Predicting The Onset Of Diabetes Mellitus Pt. 1 (Exploring The Data)

9 min readMar 20, 2021

Selection of Data-Set & Identification of Problem

The dataset being used is the case of diabetes mellitus amongst Pima Indian women. The source of this dataset is from the database by the National Institute of Diabetes and Digestive and Kidney Diseases (NIDDK). NIDDK has continually observed the Pima Indian population since 1965 and has undergone consistent standardised testing for diabetes every two years. This testing, amongst many other things, involved an oral Glucose test. This method of testing is in line with the World Health Organisation’s (WHO) method of defining subjects with diabetes mellitus; as WHO state that a subject has diabetes mellitus if the 2-hour post plasma Glucose is at least 200mg/dl. NIDDK received this database on 9 May 1990.

The dataset in its current form was gathered by Smith, Everhart & Dickson (1988). As they were using this database as a method of proving whether the ADAP learning algorithm could forecast diabetes mellitus within this population.
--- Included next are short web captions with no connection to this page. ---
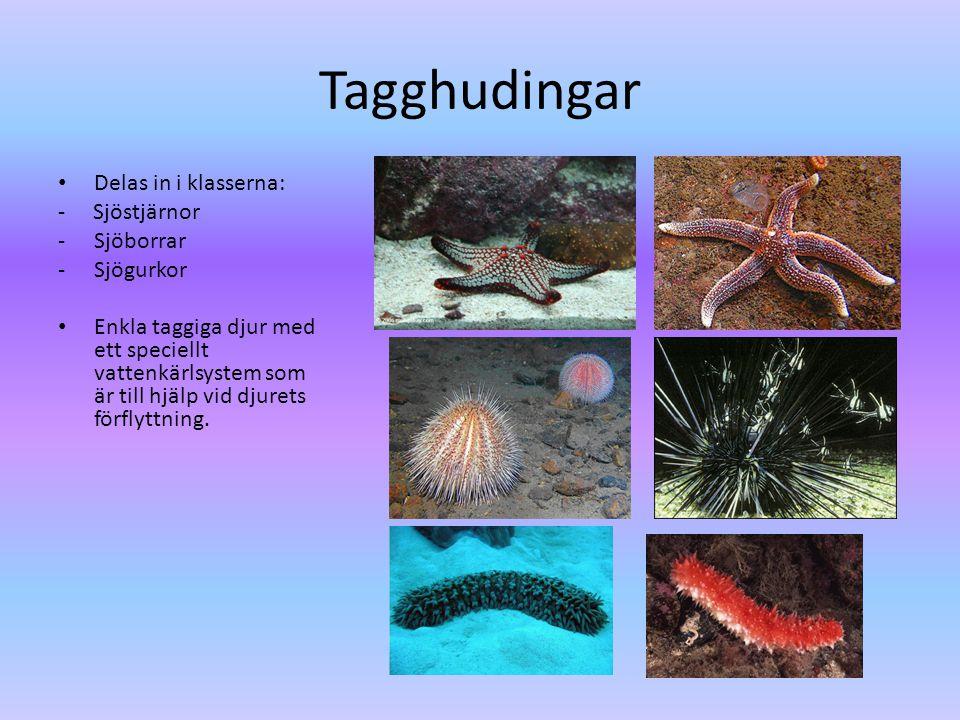 Tagghudingar • Delas in i klasserna: - Sjöstjärnor -Sjöborrar -Sjögurkor • Enkla taggiga djur med ett speciellt vattenkärlsystem som är till hjälp vid djurets förflyttning.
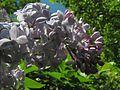 Syringa vulgaris20110528 033.jpg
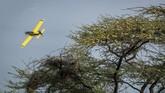 Belalang gurun sedang makan di pohon Acasia sementara pesawat penyemprot pestisida terbang di atasnya. (AP Photo/Ben Curtis)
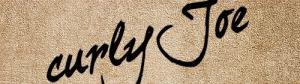 手書き風の英文フォント fig.2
When selecting the most important attributes for their analysis, Smith, Everhart & Dickson (1988) selected eight indicators from this database. These eight indicators are:

· Number of times Pregnant

· Plasma Glucose concentration at 2 hours in a fasting oral glucose tolerance test (GTT)

· Diastolic Blood Pressure

· Triceps Skin Fold Thickness

· 2-hour serum Insulin

· Body Mass Index (BMI)

· Diabetes Pedigree Function

· Age (in years)

To highlight the significance of these indicators, Smith, Everhart & Dickson (1988) also created a Class Variable, labeled ‘Outcome’, which provides a 1 or 0 class; with 1 being interpreted as “tested positive for diabetes” and 0 being “tested negative for diabetes”.

The subjects chosen for their analysis were female, of Pima Indian descent and greater than the age of 21 at the time of examination. Using these criteria, 768 examinations were used to form this dataset from the original database.

The question that this project will explore is, using this dataset, can we extrapolate any meaningful insight that can be used to adequately predict the onset of diabetes mellitus?

Brief Evaluation Of The Data Structure

Before we deep dive into the data, it’s always important to first quickly look at the overall structure of the data. Looking at the top 5 rows (see Figure 1), we can see that each row represents one patient that was tested for diabetes mellitus.

Now, the very first thing that is noticeable from checking the first 5 rows is that we can see 3 cases of patients that have a 2-hour serum Insulin level of 0. This is particularly quite odd as having this 2-hour serum Insulin level is not physically possible. Upon further investigation of the source of the dataset, it looks as though the data has most likely gone through imputation; whereby missing values have been replaced with 0. This is not unusual in medical research data; however, it does mean that we must be mindful that the data has already been subjugated to changes already.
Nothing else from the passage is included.